Dia menegaskan, ketimbang impor garam Pemerintah lebih baik meningkatkan produksi garam nasional. Dengan cara pemberdayaan petani hingga moderenisasi pertanian garam.
"Dan memberantas mafia garam serta pencari rente impor garam," tambahnya.
Pemerinah tegasnya, diminta berhenti melakukan impor garam dalam target dua tahun sejak hari ini atau maksimal pada bulan Agustus tahun 2023. Standarisasi harga garam nasional minimal Rp700-1.000 per kg juga didesak untuk segera ditetapkan Pemerintah.

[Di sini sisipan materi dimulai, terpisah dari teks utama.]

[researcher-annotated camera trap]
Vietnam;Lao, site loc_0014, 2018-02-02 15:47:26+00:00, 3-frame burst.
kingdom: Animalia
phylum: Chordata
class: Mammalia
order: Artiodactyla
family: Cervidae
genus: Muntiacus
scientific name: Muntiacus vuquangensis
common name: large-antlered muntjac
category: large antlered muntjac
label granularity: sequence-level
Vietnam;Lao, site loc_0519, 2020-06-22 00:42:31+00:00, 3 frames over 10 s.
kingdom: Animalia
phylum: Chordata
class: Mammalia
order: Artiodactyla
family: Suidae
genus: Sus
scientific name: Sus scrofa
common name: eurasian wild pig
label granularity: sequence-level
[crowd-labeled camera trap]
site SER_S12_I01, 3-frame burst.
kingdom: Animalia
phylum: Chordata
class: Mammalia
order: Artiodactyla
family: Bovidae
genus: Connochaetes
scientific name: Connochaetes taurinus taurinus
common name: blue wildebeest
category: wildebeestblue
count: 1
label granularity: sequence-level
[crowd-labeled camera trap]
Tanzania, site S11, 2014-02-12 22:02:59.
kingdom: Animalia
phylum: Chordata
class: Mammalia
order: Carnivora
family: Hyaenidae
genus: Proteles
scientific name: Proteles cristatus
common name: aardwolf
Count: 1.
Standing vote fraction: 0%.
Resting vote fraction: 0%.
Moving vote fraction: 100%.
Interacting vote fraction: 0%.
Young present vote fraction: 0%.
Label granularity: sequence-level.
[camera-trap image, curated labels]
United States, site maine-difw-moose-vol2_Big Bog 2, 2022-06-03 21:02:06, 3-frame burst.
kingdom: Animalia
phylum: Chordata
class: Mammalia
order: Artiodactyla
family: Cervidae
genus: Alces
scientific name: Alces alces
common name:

"Mendesak Pemerintah untuk berpihak pada petani garam dan masyarakat kecil, melakukan pendampingan, intensifikasi produksi, dan pembukaan lahan garam mencapai baru hingga 100 ribu hektare," ungkapnya.
Lebih lanjut dia mengatakan, setidaknya ada 40-60 juta masyarakat Nahdliyin yang tinggal di pesisir, berprofesi sebagai nelayan, pekerja dan pelaku usaha kelautan dan perikanan. Karena itu, Pemerintah diharapkan dapat mengakomodir desakan ini.
"Selama ini masyarakat kecil, terutama warga Nahdliyin hanya didjadikan sebagai objek di dalam perpolitikan nasional dan selalu termarjinalkan tatkala bicara perekonomian nasional," tegasnya.